— PROBLEM TO WORK ON —
Pick out every line of the material below that contains the word "results", and copy each one.

──────── RECORD EXCERPTS ────────

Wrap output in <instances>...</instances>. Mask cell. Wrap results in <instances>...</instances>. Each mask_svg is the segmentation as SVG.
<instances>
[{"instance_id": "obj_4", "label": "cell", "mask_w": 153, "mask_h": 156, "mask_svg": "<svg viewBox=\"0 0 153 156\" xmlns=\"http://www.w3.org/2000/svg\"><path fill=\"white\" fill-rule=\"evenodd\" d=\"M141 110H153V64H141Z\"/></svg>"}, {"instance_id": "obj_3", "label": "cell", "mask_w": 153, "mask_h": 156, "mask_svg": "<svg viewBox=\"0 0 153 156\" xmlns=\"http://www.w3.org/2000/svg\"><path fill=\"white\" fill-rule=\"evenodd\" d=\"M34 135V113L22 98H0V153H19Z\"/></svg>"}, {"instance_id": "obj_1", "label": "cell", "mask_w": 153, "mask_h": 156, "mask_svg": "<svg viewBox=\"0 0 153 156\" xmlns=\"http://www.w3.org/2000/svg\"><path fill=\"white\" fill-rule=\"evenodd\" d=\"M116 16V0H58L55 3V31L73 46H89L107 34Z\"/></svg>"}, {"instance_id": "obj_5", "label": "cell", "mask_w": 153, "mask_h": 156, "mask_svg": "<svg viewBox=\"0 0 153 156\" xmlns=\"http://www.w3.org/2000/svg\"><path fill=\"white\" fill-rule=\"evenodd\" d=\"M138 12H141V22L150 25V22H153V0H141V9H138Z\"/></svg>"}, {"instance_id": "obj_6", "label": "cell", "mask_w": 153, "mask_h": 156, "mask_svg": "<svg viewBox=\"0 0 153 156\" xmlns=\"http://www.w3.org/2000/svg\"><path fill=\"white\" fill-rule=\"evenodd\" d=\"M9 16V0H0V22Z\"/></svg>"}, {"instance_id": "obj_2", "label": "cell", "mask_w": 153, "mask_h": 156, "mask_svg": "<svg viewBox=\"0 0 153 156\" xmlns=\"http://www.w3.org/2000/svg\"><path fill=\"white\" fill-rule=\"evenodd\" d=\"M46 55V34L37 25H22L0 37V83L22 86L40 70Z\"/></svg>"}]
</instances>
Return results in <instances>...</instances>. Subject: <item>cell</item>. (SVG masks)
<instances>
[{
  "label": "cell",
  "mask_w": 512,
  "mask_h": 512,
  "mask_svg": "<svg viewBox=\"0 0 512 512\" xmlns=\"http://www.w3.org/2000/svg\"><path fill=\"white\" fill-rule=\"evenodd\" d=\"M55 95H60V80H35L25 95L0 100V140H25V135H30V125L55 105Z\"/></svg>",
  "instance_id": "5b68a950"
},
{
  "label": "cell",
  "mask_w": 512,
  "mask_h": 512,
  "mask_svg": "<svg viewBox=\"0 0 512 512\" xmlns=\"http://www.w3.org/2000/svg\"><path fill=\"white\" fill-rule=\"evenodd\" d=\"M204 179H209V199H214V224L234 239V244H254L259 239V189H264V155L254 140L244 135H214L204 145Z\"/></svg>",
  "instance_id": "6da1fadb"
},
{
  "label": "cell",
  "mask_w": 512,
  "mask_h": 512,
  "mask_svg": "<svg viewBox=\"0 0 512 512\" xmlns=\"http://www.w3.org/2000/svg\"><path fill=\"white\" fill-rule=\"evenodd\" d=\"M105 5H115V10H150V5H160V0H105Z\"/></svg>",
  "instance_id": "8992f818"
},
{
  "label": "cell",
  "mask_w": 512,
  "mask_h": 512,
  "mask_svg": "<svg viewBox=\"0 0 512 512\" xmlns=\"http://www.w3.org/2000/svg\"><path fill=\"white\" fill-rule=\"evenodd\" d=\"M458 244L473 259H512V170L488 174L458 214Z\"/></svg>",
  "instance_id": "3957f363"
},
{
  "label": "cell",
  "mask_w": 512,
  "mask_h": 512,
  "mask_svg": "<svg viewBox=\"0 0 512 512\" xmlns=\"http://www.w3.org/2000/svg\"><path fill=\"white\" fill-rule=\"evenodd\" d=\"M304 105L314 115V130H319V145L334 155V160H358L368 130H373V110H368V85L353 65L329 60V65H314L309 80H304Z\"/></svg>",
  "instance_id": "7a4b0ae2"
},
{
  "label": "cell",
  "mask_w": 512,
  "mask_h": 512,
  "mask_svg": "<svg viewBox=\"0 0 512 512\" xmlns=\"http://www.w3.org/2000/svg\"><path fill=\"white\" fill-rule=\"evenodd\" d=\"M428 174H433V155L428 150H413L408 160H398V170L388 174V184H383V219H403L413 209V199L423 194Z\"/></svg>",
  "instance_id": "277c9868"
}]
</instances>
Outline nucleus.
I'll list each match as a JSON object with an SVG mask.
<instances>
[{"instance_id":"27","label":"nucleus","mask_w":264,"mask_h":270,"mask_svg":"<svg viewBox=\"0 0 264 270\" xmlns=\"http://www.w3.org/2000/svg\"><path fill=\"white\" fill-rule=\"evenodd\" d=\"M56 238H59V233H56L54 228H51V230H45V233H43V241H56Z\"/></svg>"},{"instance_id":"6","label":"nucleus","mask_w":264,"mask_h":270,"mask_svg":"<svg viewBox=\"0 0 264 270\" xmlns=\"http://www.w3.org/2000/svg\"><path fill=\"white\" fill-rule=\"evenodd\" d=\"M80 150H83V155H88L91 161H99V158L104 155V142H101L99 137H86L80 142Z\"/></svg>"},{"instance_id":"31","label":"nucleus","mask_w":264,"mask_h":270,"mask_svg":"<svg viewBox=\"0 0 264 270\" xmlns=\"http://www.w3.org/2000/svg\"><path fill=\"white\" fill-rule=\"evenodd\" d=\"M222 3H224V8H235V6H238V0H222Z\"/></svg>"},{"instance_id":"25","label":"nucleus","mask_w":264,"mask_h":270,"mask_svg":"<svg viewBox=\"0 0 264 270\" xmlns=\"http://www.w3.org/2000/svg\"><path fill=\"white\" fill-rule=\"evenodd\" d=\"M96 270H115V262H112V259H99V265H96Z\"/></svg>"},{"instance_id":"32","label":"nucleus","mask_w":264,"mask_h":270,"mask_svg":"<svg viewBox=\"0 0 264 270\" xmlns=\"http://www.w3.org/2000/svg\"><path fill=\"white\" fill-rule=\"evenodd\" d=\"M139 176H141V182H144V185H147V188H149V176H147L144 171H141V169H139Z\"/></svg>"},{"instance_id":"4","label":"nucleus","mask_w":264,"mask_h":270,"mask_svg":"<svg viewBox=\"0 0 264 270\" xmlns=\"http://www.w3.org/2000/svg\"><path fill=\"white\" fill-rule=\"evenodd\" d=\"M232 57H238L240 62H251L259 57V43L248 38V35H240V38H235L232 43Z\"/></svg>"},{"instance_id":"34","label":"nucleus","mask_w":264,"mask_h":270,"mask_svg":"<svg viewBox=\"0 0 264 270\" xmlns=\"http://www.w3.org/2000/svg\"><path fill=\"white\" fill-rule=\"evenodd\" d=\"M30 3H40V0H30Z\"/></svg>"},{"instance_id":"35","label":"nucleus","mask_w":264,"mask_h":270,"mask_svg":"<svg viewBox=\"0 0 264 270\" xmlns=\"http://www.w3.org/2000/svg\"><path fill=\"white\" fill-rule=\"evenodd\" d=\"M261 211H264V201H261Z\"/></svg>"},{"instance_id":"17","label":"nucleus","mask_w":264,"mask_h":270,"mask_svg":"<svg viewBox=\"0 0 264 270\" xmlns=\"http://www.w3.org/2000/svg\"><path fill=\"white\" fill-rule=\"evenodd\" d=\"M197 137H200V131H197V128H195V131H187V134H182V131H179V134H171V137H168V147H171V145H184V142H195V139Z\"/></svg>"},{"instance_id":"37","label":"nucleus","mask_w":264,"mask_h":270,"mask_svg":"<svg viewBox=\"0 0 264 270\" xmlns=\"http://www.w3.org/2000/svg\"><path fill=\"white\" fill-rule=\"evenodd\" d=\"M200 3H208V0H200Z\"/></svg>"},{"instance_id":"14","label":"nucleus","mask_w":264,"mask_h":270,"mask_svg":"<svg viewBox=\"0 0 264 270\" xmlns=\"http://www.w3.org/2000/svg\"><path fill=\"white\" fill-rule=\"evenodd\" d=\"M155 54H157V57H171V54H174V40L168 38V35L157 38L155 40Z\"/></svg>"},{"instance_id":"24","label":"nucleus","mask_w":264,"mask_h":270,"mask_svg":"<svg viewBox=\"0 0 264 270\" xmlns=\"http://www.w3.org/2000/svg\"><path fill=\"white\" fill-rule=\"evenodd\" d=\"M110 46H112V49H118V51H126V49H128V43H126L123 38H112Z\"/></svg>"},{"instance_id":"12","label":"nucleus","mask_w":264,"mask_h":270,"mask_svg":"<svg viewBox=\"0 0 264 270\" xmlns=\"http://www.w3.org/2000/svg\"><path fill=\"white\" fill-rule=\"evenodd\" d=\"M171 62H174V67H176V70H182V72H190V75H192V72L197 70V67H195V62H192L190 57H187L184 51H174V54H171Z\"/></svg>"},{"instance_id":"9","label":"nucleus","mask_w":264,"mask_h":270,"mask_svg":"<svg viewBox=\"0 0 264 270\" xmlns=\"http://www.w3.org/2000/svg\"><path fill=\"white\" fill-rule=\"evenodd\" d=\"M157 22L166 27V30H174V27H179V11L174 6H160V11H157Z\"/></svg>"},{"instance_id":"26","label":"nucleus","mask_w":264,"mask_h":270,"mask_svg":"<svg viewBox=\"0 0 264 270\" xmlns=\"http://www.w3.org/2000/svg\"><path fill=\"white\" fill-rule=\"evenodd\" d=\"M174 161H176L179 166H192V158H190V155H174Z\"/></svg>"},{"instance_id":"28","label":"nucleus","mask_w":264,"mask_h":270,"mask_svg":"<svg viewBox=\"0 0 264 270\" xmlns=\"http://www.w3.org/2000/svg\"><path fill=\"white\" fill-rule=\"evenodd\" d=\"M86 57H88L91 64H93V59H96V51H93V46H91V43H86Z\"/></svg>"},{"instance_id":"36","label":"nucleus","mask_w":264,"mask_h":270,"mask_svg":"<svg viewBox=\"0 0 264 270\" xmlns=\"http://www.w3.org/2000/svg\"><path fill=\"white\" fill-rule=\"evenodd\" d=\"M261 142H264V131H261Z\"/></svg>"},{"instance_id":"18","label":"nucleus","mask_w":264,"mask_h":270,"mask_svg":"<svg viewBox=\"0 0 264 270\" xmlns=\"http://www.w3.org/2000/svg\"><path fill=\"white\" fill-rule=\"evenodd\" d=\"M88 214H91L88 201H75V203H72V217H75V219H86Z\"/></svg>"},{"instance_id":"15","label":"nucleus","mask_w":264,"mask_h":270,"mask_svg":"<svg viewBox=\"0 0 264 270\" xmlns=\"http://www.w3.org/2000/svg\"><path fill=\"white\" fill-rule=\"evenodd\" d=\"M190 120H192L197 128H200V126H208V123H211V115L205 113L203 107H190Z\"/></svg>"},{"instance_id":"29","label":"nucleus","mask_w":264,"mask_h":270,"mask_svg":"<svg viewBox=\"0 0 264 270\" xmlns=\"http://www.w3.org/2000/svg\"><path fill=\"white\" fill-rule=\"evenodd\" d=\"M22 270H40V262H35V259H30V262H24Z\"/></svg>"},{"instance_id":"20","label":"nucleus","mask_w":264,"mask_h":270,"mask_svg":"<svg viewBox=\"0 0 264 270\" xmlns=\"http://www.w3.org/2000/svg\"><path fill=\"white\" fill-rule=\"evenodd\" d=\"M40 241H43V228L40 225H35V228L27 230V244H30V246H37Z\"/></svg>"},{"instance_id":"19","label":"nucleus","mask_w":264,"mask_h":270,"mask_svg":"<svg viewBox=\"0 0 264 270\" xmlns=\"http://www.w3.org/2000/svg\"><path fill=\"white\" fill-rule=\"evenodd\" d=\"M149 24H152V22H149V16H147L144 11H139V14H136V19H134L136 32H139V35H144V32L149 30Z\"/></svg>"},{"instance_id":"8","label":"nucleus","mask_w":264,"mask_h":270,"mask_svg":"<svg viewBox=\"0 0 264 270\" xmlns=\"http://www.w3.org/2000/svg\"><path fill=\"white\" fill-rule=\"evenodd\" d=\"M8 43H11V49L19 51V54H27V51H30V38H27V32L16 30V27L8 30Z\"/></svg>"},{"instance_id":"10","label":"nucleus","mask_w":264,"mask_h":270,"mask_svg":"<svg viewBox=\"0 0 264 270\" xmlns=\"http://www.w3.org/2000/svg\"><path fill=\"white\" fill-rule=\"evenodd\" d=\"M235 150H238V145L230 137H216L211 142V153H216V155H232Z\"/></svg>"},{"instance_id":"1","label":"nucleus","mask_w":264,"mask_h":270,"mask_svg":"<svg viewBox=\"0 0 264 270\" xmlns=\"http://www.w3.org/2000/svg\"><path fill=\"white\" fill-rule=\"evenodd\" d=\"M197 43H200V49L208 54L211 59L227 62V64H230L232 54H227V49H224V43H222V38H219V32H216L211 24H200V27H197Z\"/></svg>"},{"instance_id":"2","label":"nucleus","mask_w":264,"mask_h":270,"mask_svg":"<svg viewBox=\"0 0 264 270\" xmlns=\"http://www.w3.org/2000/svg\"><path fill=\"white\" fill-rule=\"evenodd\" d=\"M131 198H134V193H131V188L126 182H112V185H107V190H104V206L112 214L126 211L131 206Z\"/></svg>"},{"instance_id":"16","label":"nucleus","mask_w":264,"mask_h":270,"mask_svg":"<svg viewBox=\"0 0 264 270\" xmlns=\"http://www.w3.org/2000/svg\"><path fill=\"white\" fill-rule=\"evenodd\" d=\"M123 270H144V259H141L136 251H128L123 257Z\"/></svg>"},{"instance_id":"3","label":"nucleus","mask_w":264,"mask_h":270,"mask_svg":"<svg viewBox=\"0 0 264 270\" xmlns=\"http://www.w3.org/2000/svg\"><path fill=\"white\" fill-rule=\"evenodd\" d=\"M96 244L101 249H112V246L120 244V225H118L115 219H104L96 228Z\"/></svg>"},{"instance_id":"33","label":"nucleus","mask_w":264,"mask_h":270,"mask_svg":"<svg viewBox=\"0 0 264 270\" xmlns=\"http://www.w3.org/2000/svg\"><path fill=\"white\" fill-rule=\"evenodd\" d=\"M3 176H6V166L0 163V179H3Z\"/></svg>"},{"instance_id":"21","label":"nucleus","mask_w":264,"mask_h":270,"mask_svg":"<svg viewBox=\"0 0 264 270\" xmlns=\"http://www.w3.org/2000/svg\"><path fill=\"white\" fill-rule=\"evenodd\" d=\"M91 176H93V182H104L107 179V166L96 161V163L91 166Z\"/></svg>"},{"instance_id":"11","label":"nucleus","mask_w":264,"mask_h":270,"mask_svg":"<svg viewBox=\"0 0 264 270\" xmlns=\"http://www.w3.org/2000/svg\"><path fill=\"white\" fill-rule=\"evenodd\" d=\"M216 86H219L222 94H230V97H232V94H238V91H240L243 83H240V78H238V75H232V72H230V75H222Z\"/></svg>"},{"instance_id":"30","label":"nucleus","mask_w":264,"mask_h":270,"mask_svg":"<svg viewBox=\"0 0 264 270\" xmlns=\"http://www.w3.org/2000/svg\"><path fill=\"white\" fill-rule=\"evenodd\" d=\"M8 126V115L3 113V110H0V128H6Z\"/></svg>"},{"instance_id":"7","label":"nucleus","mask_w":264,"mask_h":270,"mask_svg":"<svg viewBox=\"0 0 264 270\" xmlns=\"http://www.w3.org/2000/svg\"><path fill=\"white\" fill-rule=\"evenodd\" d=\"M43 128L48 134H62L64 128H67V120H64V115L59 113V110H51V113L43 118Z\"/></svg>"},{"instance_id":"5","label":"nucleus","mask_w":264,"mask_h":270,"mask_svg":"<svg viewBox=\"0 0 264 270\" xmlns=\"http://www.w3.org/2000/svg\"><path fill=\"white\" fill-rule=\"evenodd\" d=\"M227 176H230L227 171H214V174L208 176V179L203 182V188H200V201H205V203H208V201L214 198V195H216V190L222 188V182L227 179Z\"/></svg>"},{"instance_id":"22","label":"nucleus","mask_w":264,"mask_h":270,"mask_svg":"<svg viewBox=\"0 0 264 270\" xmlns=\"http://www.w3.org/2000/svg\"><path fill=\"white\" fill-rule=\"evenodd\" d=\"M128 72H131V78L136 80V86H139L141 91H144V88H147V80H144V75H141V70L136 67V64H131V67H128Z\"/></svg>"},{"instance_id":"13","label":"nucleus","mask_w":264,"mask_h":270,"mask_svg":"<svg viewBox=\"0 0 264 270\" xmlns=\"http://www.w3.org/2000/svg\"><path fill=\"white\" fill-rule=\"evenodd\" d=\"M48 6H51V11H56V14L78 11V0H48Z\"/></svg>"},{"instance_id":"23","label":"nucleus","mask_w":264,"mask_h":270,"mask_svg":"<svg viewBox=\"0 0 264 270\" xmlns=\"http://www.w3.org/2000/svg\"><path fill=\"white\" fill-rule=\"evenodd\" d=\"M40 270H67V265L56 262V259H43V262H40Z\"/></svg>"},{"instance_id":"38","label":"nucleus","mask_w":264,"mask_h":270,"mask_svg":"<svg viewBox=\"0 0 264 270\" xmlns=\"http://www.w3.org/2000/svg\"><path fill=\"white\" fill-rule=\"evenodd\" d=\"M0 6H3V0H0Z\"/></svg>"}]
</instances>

────────

— ANSWER —
Wrap output in <instances>...</instances>. Mask cell. Wrap results in <instances>...</instances>. Each mask_svg is the segmentation as SVG.
Return results in <instances>...</instances>. Subject: <item>cell</item>. (SVG masks)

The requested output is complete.